The lack of standardized interpretation of whole-body MRI findings may lead to misinterpretation and subsequent consequences for diagnosis and treatment. This is illustrated by the study of Zibrowska-Bech et al. [3], who retrospectively evaluated 31 children diagnosed with chronic nonbacterial osteomyelitis over 10 years [3]. One of the children in the study was erroneously treated with chemotherapy for 2 weeks under the suspicion of having osteosarcoma, before the diagnosis was changed to chronic nonbacterial osteomyelitis. Another child had initially been misdiagnosed with Langerhans cell histiocytosis and was treated with vinblastine and prednisolone for 6 months before a chronic nonbacterial osteomyelitis diagnosis. In both cases, there was a substantial diagnostic delay, ranging from 8.4 months in the first case to 37 months in the second case.

Only a few studies performed reliability tests, but both papers reporting on inter- and intra-observer agreement showed a substantially higher score for intra-observer agreement, in part reflecting the lack of definitions for MRI pathology. Opposite, the interobserver agreement for evaluating nodal versus extranodal pathology, clearly defined by international standards, was good [52, 54].

Histology was used in 17 studies to validate the accuracy of the whole-body MRI findings. For obvious reasons, not all findings on MRI could be biopsied, hence some of the lesions detected on whole-body MRI could still be normal findings or unrelated to the underlying disease.

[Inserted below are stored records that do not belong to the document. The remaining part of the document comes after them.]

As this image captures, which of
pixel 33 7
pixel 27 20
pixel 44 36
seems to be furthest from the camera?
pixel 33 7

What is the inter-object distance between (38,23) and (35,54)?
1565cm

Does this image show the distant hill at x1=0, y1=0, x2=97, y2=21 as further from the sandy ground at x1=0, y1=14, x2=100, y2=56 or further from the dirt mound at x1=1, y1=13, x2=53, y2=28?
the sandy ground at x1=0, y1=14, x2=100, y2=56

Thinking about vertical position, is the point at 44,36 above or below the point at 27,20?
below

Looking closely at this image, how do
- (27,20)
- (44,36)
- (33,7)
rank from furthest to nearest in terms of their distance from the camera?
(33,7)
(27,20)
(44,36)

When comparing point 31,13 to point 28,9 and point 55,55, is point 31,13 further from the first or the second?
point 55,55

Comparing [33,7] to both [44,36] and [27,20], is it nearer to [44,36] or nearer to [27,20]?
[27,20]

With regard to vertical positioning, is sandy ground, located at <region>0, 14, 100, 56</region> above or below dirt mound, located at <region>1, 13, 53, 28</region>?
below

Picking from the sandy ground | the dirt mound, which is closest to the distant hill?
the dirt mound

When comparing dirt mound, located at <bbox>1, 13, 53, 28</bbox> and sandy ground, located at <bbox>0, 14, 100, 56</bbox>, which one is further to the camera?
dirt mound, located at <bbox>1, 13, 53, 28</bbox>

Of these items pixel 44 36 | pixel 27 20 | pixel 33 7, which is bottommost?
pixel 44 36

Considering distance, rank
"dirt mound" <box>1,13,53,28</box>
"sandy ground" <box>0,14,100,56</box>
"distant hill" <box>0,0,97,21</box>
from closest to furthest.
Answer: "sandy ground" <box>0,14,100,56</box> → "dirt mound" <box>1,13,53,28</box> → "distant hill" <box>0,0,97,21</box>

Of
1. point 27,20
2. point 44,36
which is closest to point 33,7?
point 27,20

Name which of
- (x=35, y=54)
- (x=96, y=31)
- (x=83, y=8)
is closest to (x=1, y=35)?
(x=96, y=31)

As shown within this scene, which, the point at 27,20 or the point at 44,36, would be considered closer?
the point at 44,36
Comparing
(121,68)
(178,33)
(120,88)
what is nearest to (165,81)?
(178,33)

There are several limitations to this review. Important information from non-English publications or from studies by the clinical site without indexing “whole-body MRI” may have been missed. Another potential bias is the exclusion of combined adult-paediatric studies with insufficient information on the included children/adolescents. It was not possible to extract information about average scan time due to a lack in data. Lastly, studies listing multiple indications were registered as “multiple,” thus decreasing specificity.

Conclusion

Whole-body MRI is being used in the pediatric population for a wide variety of reasons. Chronic nonbacterial osteomyelitis, lymphoma and metastasis are amongst the most common indications. There is no consensus on a standardized imaging protocol, and due to insufficient reporting on technical data, a reproduction of the protocol or images from the published literature is hardly possible. Furthermore, studies addressing the precision, accuracy and clinical validity of whole-body MRI in children are lacking and, to date, there is no documented effect on morbidity and/or mortality. The results from our study could potentially be used to boost attempts toward standardization of technique, reporting and guidelines development.